## Task
Answer these from the article on War of the Worlds below:
(a) What year was the film originally scheduled for release?
(b) Which astronomer says the chances of anything man-like on Mars are "million to one"?
(c) What do the Martians use to burn everything?

## Passage shown
The war is on
Steven Spielberg's `War of the Worlds' has an impressive pedigree to live up to.
CATASTROPHE STRIKES Tom Cruise as Ray Ferrier and Dakota Fanning in their new Steven Spielberg film `War of the Worlds'..
Steven Spielberg apparently always wanted to make a movie based on H.G. Wells seminal science fiction work. He owns one of the last copies of Orson Welles 1938 radio broadcast that had the citizens in a tizz. Originally scheduled for a 2007 release, a happy serendipity saw both director and star Tom Cruise between projects (Cruise's Mission Impossible III continues to go through major cast and crew revisions) saw the project hurtling towards completion in double quick time.
When the 42-year-old Cruise had time off jumping on the sofa proclaiming his love for the 26-year-old Katie Holmes and berating Brooke Shields on her anti-natal depression, he spoke fondly of the cute little tricks Spielberg indulged in - like playing Jaws music during the filming of an under water sequence.
Spielberg was all praise for his Minority Report star as well when he said, "Tom spreads a kind of team spirit to everyone involved. I mean, this guy could win NBA championships if he coached any basketball team." Spielberg's last outing as director was the saccharine sweet Terminal with Tom Hanks acting as a kind of bumbling citizen of the world.
Cruise also did not taste much success with his silver haired assassin in Collateral. Their last collaboration, Minority Report, was a dazzling piece of filmmaking.
Wells story is set mainly in a corner of South East England. The book opens with an "incandescent gas" issuing from Mars. This goes on for 12 days and the narrator (supposed to be Wells himself) is not overtly worried as a celebrated astronomer Ogilvy says, "the chances of anything man-like on Mars are million to one." Then of course all hell breaks lose when cylinders containing the Martians descend on earth.
The Martians are described as having two eyes and a mouth that is a "lipless brim of which quivered and panted and dropped saliva." The Martians, incidentally, have a horrid use for humans. Then follows a nightmare journey across the country with the narrator meeting a curate who loses his mind, an artillery man who has a Darwinian view of the future where, "We can't have any weak or silly. Life is real again and the useless and cumbersome and mischievous have to die. They ought to die. They ought to be willing to die. It is a sort of disloyalty, after all, to live and taint the race." They form a nice little trinity of the clergy, the army and the media.
The Martians have a super effective heat ray by which they burn everything and also build humungous war machines to subjugate the little earthlings. The novel which begins with the words "across the gulf of space, minds that are to our minds as ours are to the beasts that perish, intellects vast, cool and unsympathetic, regarded this earth with envious eyes and slowly and surely drew their plans against us," ends with "the destruction of the Martians is only a reprieve. To them, and not to us, perhaps is the future ordained."

## Dataset extract
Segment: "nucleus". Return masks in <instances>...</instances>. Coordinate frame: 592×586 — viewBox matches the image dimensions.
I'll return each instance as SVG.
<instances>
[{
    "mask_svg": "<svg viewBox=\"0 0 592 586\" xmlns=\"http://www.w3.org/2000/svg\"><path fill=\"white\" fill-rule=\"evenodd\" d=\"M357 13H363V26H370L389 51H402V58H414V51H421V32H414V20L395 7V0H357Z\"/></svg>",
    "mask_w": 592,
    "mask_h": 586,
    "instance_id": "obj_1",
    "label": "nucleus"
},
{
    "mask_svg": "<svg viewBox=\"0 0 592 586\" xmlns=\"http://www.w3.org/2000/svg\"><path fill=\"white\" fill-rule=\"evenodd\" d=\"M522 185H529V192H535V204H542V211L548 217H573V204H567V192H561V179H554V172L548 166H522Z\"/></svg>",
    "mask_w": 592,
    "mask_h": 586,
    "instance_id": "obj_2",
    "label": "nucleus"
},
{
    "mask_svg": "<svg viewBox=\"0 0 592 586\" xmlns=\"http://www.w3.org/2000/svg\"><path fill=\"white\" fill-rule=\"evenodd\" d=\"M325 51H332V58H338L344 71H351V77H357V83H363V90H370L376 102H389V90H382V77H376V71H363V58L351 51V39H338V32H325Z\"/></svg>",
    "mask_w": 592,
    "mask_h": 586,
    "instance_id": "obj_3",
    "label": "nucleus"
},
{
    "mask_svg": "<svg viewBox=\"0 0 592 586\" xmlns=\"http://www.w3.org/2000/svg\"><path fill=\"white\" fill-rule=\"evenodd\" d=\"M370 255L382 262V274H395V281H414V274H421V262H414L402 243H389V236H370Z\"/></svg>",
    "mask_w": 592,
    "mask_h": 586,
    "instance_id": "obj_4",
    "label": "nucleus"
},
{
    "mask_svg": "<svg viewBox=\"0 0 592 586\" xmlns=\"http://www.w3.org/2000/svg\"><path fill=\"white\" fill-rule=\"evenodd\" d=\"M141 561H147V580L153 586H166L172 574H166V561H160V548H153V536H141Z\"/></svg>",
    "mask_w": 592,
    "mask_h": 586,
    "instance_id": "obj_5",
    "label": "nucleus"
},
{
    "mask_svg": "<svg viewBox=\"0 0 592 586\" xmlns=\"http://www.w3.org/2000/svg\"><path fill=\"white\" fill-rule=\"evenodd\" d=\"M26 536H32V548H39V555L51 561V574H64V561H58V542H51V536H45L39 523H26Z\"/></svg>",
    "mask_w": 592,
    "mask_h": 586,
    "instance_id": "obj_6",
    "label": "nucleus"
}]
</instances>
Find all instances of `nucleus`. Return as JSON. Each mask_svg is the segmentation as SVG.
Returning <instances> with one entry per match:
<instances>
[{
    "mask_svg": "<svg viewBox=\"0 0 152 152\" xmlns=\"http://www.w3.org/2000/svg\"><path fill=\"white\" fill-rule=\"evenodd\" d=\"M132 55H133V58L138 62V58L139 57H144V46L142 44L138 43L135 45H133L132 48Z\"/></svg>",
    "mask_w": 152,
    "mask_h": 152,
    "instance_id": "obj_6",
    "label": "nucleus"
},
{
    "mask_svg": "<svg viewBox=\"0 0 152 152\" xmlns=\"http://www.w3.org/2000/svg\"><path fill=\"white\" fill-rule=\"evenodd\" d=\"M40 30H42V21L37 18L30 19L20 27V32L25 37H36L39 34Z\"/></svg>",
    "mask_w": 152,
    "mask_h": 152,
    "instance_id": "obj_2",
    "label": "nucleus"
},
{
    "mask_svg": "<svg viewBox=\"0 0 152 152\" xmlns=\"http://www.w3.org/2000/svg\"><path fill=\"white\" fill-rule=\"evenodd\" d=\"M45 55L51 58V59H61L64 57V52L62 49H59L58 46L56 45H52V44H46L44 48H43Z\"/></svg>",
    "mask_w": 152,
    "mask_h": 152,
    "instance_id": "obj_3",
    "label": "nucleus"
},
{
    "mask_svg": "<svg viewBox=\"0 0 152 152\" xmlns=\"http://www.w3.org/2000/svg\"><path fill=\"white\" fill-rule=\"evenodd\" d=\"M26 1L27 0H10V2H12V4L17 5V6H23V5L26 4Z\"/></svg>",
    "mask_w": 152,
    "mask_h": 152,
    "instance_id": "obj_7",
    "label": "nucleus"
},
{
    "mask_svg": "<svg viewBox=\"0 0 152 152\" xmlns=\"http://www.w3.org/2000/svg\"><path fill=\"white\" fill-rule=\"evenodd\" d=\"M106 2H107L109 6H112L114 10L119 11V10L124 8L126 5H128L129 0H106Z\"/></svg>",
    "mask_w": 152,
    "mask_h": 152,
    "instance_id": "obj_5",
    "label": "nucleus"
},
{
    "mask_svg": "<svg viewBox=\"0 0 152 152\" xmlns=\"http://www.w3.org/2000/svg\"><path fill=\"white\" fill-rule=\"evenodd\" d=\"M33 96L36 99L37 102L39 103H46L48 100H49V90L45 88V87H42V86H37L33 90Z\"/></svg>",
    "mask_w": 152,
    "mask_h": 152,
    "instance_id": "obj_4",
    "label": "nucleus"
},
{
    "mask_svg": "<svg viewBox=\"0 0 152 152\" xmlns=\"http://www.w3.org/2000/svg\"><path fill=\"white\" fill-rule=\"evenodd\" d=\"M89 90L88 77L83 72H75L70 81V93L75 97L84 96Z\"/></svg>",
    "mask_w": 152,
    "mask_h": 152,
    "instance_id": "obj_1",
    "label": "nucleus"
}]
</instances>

## Exercise result
(a) 2007
(b) Ogilvy
(c) A super effective heat ray